De Peau d’âne à Ophélie

Si l’intertexte liant Lottä aux contes de Perrault paraît explicite, le motif de l’eau qui caractérise le personnage n’est pas non plus sans rappeler une autre figure féminine de la littérature. En effet, nous pouvons voir dans Lottä une réécriture du personnage d’Ophélie dans Hamlet; figure aquatique par excellence, cette dernière ressemble à la femme de Féléor tant dans l’expérience de la folie que dans son funèbre destin. Le personnage de Shakespeare, elle-même porteuse d’une tristesse innée, […] est vouée, dès sa naissance, à un destin tragique qui la mène naturellement, en toute innocence, à la noyade» (Turcotte, 1997, p. 78). Ainsi, tout comme la Lottä de Wilhelmy, Ophélie ne peut fuir son destin. Or, ce qu’il y a d’inné et d’aliénant chez chacune des deux femmes ne tient pas du même registre: Ophélie, dont la folie découle de cette tristesse latente, apparaît comme douce et songeuse, absente et sans éclat. Bref, elle incarne véritablement la passivité de l’élément qui lui est associé, soit l’eau.

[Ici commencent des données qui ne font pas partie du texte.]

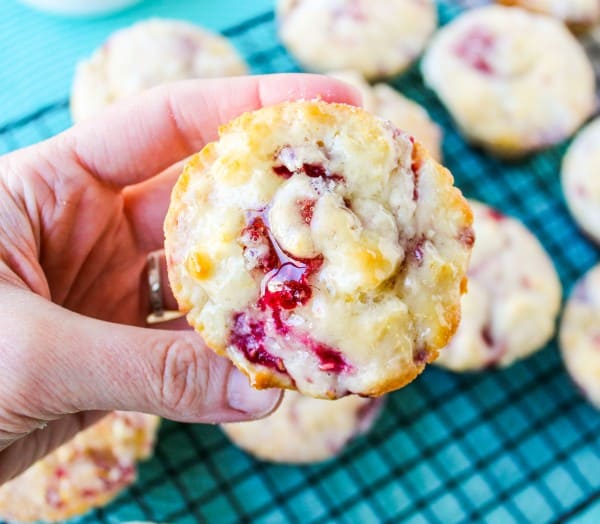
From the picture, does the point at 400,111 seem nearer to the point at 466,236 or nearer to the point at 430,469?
the point at 430,469

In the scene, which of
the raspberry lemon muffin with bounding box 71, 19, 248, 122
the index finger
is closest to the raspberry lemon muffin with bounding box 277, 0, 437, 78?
the raspberry lemon muffin with bounding box 71, 19, 248, 122

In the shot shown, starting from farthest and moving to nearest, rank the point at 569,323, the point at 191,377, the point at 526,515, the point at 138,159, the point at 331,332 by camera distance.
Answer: the point at 569,323 < the point at 526,515 < the point at 138,159 < the point at 191,377 < the point at 331,332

Elle n’a ni l’aspect ardent de Lottä ni sa sensualité de rousse, et donc sa folie n’a pas la ferveur que nous connaissons à son homonyme. Aussi Ophélie ne semble pas avoir la même lucidité que Lottä en ce qui a trait à sa propre folie. C’est que l’écriture du journal, ainsi que nous l’avons évoqué plus tôt, permet au personnage de Les Sangs de reconstituer une forme de récit, et donc de contrôle, sur sa fièvre. La mort d’Ophélie témoigne toutefois d’un penchant pour l’eau [comblant] son désir d’échapper à la vie qui lui pèse pour avoir la chance de survivre autrement» (p. 78). Cette volonté de survivre autrement relevée par Turcotte, nous la retrouvons bien-sûr chez Lottä qui souhaite s’extraire d’une «mort banale [de] femme déchue» (Wilhelmy, 2013, p. 137) et qui, ce faisant, parvient à subsister dans l’écriture.

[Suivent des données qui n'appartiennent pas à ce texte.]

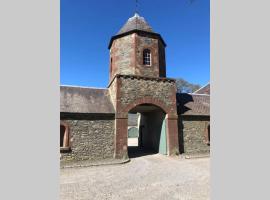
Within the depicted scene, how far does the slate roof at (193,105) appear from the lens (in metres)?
16.0

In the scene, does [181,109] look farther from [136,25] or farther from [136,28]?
[136,25]

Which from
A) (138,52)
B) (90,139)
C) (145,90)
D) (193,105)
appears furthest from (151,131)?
(138,52)

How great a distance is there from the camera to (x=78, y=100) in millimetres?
14258

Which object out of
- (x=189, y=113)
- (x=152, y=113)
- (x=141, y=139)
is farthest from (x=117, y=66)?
(x=141, y=139)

Également, la question de la sexualité apparaît centrale dans chacun de leurs deux récits; Ophélie, cette douce vierge» dont la reine comptait parer [le] lit nuptial / […] Et non fleurir [la] tombe» (Shakespeare, 1603 [2002], p. 313), est aussi appelée rose de mai» (p. 269). Le motif de la rose, fleur réputée remarquable pour sa beauté» (Chevalier et Gheerbrant, 1969 [1989], p. 822), évoque d’abord le symbolisme de la régénération. En effet, la rose de mai renvoie à la cérémonie rosalia, rite funèbre advenant tous les ans au mois de mai, et où l’on offrait aux mânes des défunts des mets de roses» (p. 822). Ce surnom octroyé à Ophélie reflète également la virginité de la jeune fille, le mois de mai étant celui de la fécondité (p. 598). Apparaît ainsi la question du passage: de la vie à la mort, de vierge au lit nuptial, le printemps et le rite qui en découle, etc. Chacun de ces éléments évoque la notion de cycle qui semble ainsi dominer autant Ophélie que Lottä.

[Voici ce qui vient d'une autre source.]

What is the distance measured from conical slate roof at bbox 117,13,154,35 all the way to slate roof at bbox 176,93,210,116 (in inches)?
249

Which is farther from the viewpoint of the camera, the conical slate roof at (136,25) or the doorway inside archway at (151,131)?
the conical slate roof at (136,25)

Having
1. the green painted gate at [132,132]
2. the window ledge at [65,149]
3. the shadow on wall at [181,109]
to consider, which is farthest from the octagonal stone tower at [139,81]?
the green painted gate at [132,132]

Une autre caractéristique prégnante du personnage de Shakespeare est la couronne de fleurs qui coiffe la jeune femme lors de sa noyade. Nous retrouvons l’omniprésence du motif des fleurs au travers du récit de Lottä et ce même si, au moment de sa mort, elle n’est pas fleurie ainsi l’était Ophélie. C’est d’abord l’odeur florale de la chevelure de Lottä qui nous informe ici de l’intertexte: ses mèches rousses sentent la rose et le muguet, elles ont le parfum fleuri de l’été» (Wilhelmy, 2013, p. 134). Cet attribut est à ce point déterminant qu’il inspire la représentation picturale qui est faite de Lottä par son père. En effet, la première rencontre de Féléor avec l’image de l’enfant se fait au contact du vitrail sur lequel travaille le père, vitrail qui représente une grande fille rousse aux cheveux vivants et sauvages comme des lianes, tour à tour couronnés de muguet, de coquelicots, de glaïeuls et de gui» (p. 144). Cette représentation de Lottä couronnée de fleurs évoque celle d’Ophélie tressant d’ingénieuses guirlandes / De boutons-d’or, d’orties, de pâquerettes et de longues fleurs pourpres» avant de sombrer dans le ruisseau en pleurs» (Shakespeare, 1603 [2002], p. 288). Sans nous attarder sur la symbolique de chacune des plantes nommées,  nous retenons surtout que la fleur [est] de façon générale un symbole de principe passif» (Chevalier et Gheerbrant, 1969 [1989], p. 447). La couronne de fleurs, attribut partagé tant par Lottä que par Ophélie, renverrait ainsi à la passivité des deux femmes devant leur fatum. Enfin, nous ne pouvons passer outre l’importance de la chevelure comme composante fondamentale de ces deux figures, et dont le mouvement amène naturellement [une] image aquatique»  (Bachelard, 1942, p. 105).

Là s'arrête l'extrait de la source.